Copy every line verbatim, starting at the one containing "How much physical" and going down through the one containing "3. (x=1134, y=603)", inclusive.

◆ Records supplied
------------------------------------------------

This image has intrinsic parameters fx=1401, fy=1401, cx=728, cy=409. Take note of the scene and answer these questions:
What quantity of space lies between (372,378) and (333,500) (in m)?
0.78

------------------------------------------------

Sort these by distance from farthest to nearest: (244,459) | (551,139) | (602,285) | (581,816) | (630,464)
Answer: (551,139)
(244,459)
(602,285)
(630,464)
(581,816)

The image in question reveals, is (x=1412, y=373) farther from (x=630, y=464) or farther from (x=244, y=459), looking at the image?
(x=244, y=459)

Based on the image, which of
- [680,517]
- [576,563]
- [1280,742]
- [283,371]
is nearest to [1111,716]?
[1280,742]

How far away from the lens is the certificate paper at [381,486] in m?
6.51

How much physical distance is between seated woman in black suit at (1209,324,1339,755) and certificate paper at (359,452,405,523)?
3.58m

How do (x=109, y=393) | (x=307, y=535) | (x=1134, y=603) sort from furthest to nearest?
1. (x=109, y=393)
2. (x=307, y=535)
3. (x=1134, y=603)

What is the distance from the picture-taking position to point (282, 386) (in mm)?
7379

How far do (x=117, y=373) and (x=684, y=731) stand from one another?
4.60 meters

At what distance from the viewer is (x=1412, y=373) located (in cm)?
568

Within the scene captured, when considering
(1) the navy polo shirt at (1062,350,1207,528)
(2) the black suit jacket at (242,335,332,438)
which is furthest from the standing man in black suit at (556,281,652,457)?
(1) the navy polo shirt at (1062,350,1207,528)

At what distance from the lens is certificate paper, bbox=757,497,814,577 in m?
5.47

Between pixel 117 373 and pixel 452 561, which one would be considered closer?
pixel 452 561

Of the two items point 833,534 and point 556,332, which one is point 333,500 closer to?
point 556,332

------------------------------------------------

◆ Solution for this problem
How much physical distance is between seated woman in black suit at (1209,324,1339,755) and certificate paper at (359,452,405,523)?
3.58m

How do (x=109, y=393) | (x=307, y=535) | (x=1134, y=603) sort from furthest to nearest?
1. (x=109, y=393)
2. (x=307, y=535)
3. (x=1134, y=603)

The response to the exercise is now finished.